Alice looks as though she is in shock and in a world of her own. The constant talking of the customer in the background and the slowness of her responses isolates her within her own mind. The same is true in the phone box because the contrast is very powerful while she is inside it with the door closed as opposed to the counter outside. She is so afraid she cannot even make the call and the silence makes it more scary.

 

2.  Describe the different ways that the sound design of this scene operates in the counterpoint to the visual track. For example, how does Hitchcock set up the shot where the knife flies out of Alice's hand so that it registers a shock in his audience? Pay attention to both what is happening visually and aurally. Be specific.

 

He starts with a close up of Alice to that we can begin to feel her emotion and get inside her head. When she is ask to slice the bread she can hardly even pick up the knife. The camera moves around to behind the table allowing full view so you can see the contrast of the other players in the frame giving us the chance to see each individuals reaction. The whole time we hear all of Alice's thoughts, because they are written on her face, and the gradual elevation of the word knife which builds the suspence.

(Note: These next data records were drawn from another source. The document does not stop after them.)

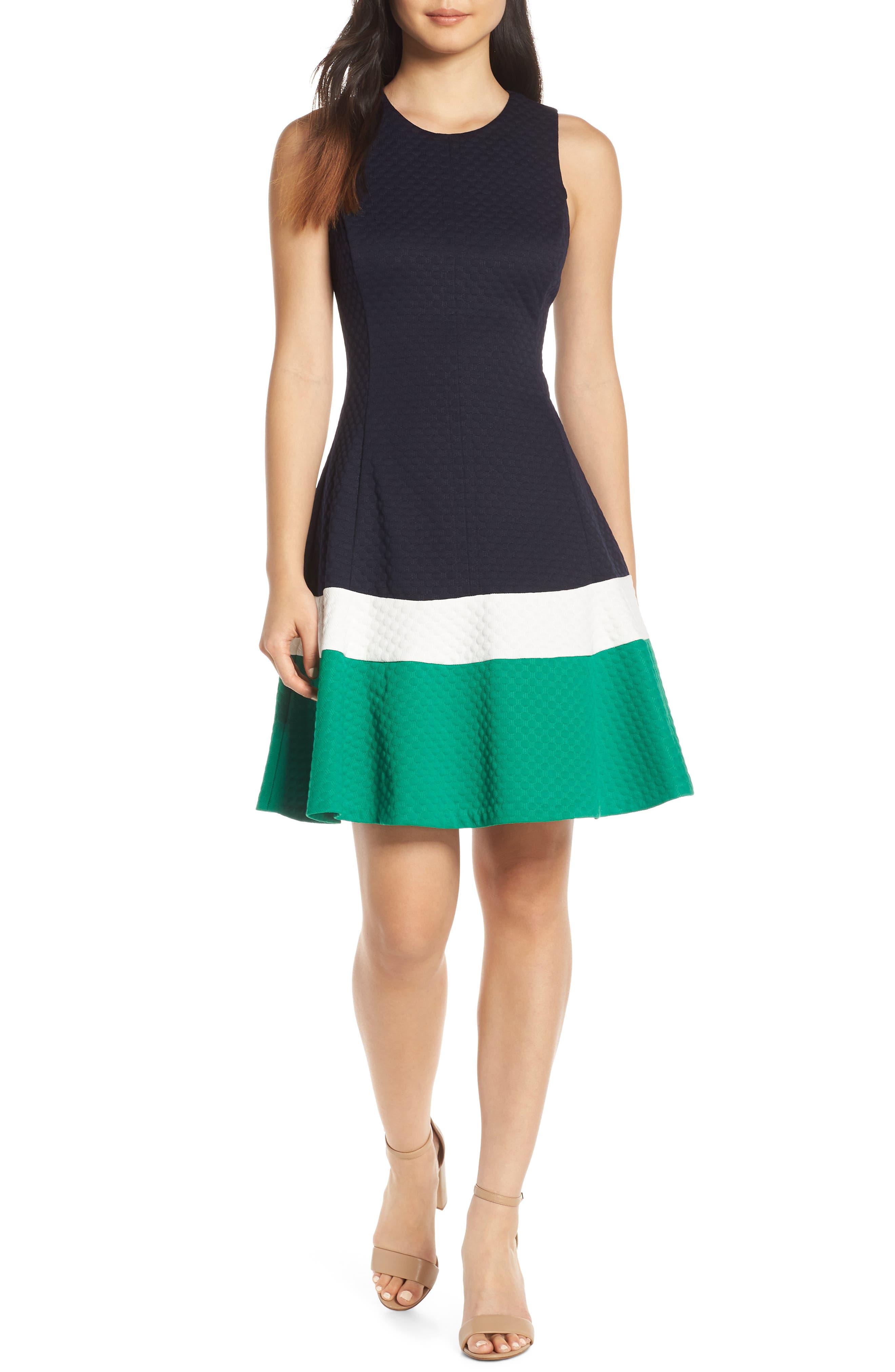 Eliza J Fit & Flare Jacquard Dress, 8 (similar to 1) - Blue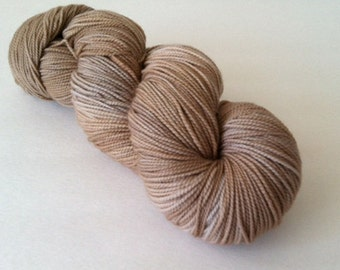 Baah La Jolla Yarn Color Hazelnut      Hand Dyed Premium Artisan Yarn!    400 Yards!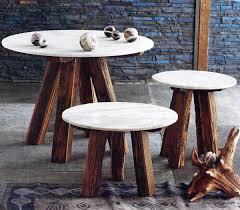 roost sandblasted marble tables u2013 modish store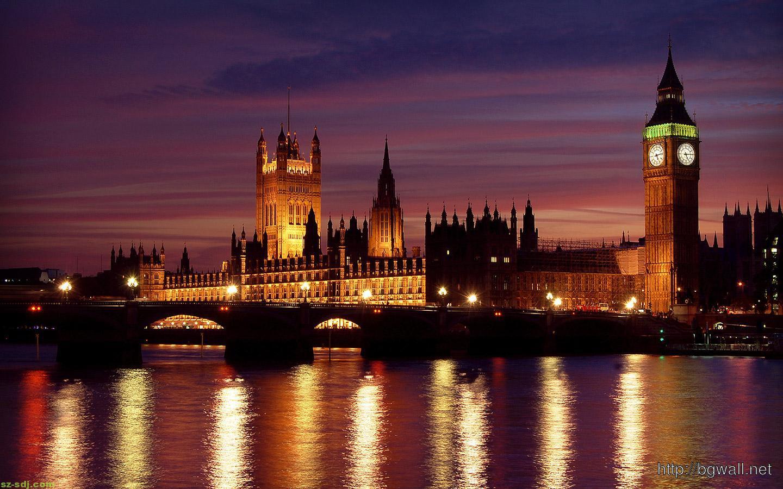 big-ben-london-at-night-wallpaper-wide-hd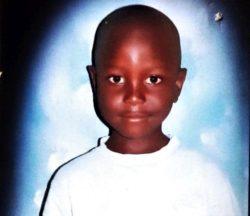 Peace Joseph 6 lat, zabity 8 marca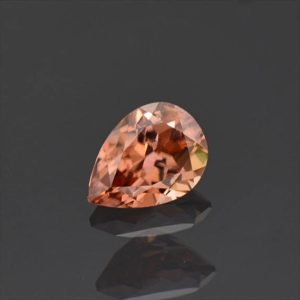 SALE! Lovely Peach Champagne Zircon Gemstone from Tanzania 2.14 cts. | Natural genuine stones & crystals in various shapes & sizes. Buy raw cut, tumbled, or polished gemstones for making jewelry or crystal healing energy vibration raising reiki stones. #crystals #gemstones #crystalhealing #crystalsandgemstones #energyhealing #affiliate #ad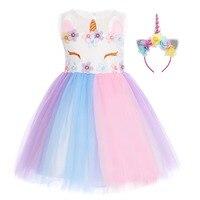 2pcs Set Cute Baby Kid Girls Clothes Set Flower Unicorn Rainbow Dress Birthday Cake Smash Outfit Headband Girls Fancy Dress Up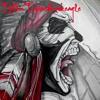Sioux Boy - Your So Beautiful (DarkCloudz) pt.1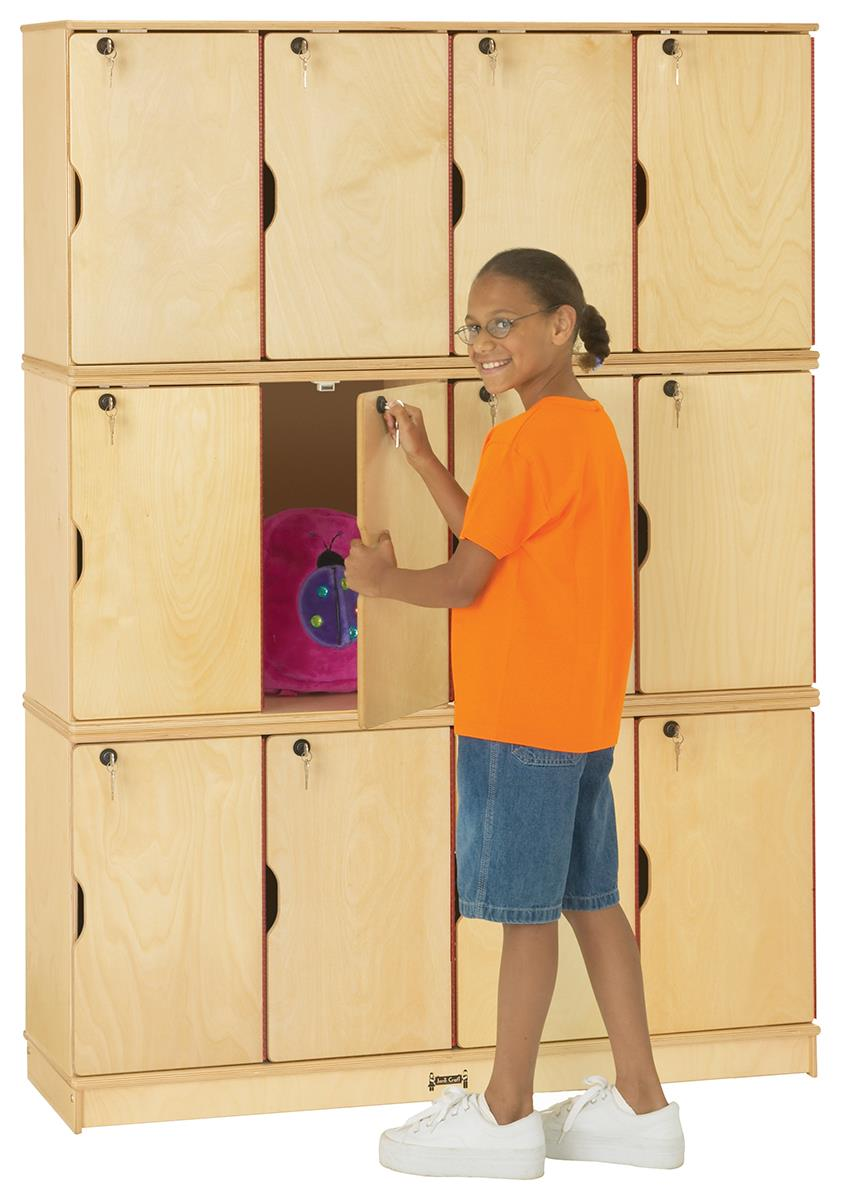 Triple Stacking Kids Lockers Solid Baltic Birch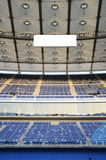Estádio de Jaber Foto de Stock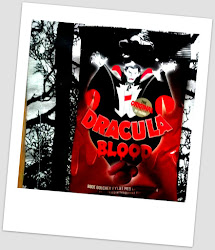 Nyt on aivan Dracula Juhannus!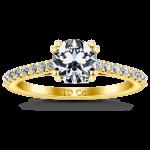 Pave Diamond EngagementRing Legacy 14K Yellow Gold
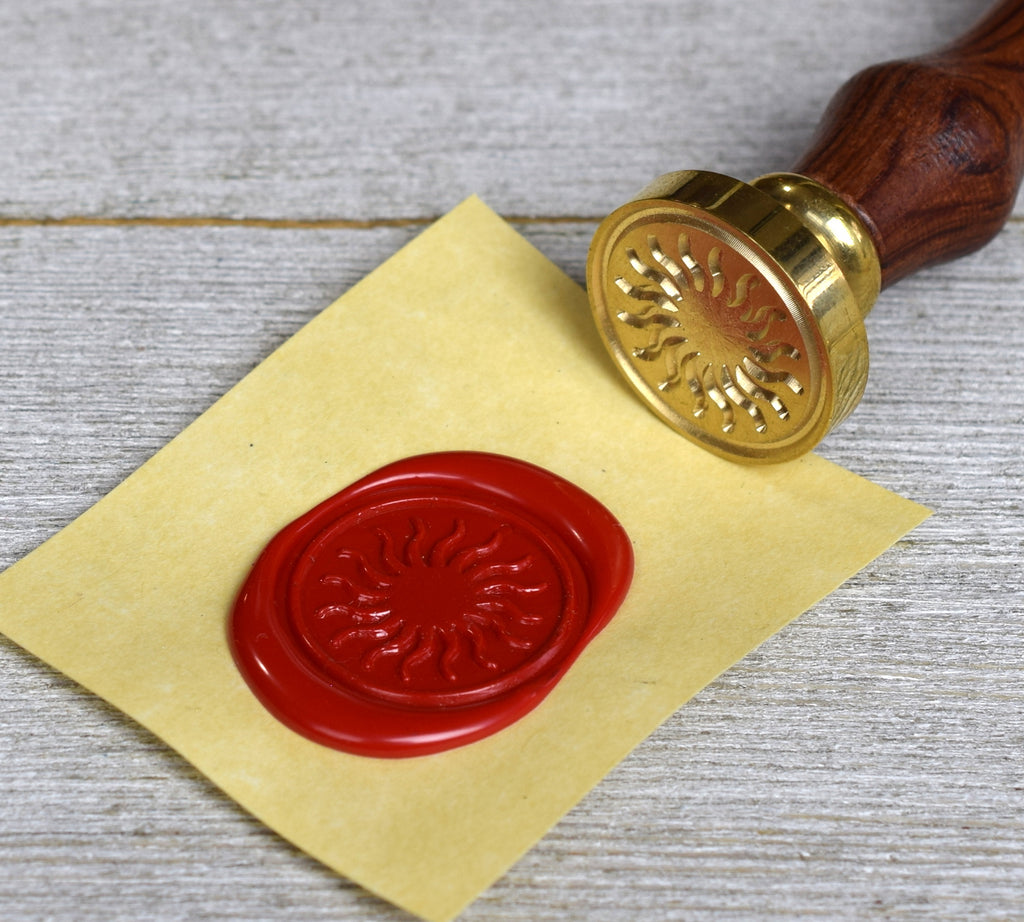shining sun wax seal stamp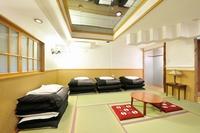 スーペリア和室6名様個室(トイレ・シャワー付)【禁煙】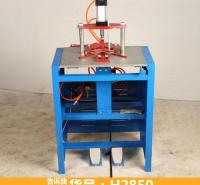 不限长宽裱画机器 全钢轴承裱画机器 不限长宽触屏装裱机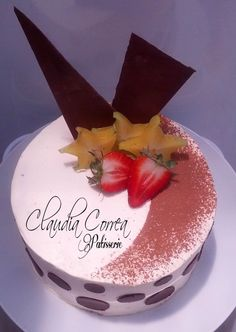 ¡¡¡ CAKE DE CHOCOLATE RELLENO DE MOUSSE DE CHOCOLATE Y AREQUIPE !!!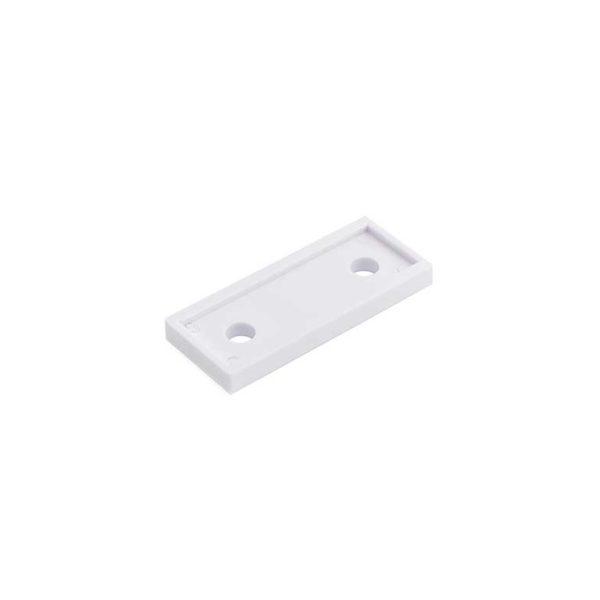 Onderlegplaat raamkozijn / t.b.v. RUZ-W-010 serie / plastic / wit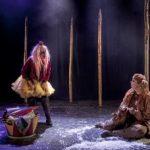 Teaterkritik: Cirkusdrömmar är inte alltid rosa
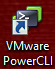 find download and launch vmware powercli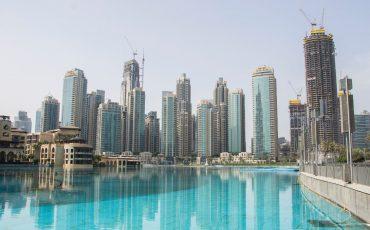 Zwiedzanie Dubaju - Downtown Dubai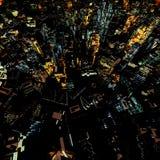 Nachtwolkenkrabbers Royalty-vrije Stock Afbeeldingen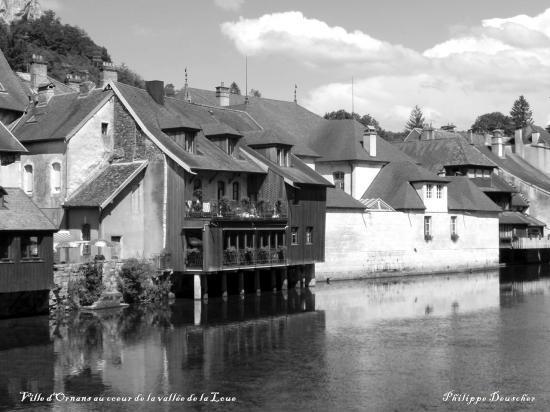 Ville d'Ornans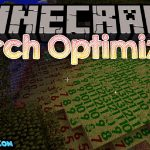 torch optimizer mod 150x150 - Villager Names Mod 1.17.1/1.16.5 (Add Names to The Villagers)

I also think that it is important to notice before the knife scene the door of the shop keeps calling and she has no idea who will be walking through the door.

 

3.  Why do you think this is particular use of subjective sound is not used frequently in cinema?

 

 if you are referring to today's movies I think it is because they tell us everything and nothing is left for the imagination.  There are exceptions, of course, but most cinema today is very noisy and they tell and show us everything.  All the wonderful things that used to be done with different sounds and close ups is now just bad language. I guess I am a little biased because I love old movies best.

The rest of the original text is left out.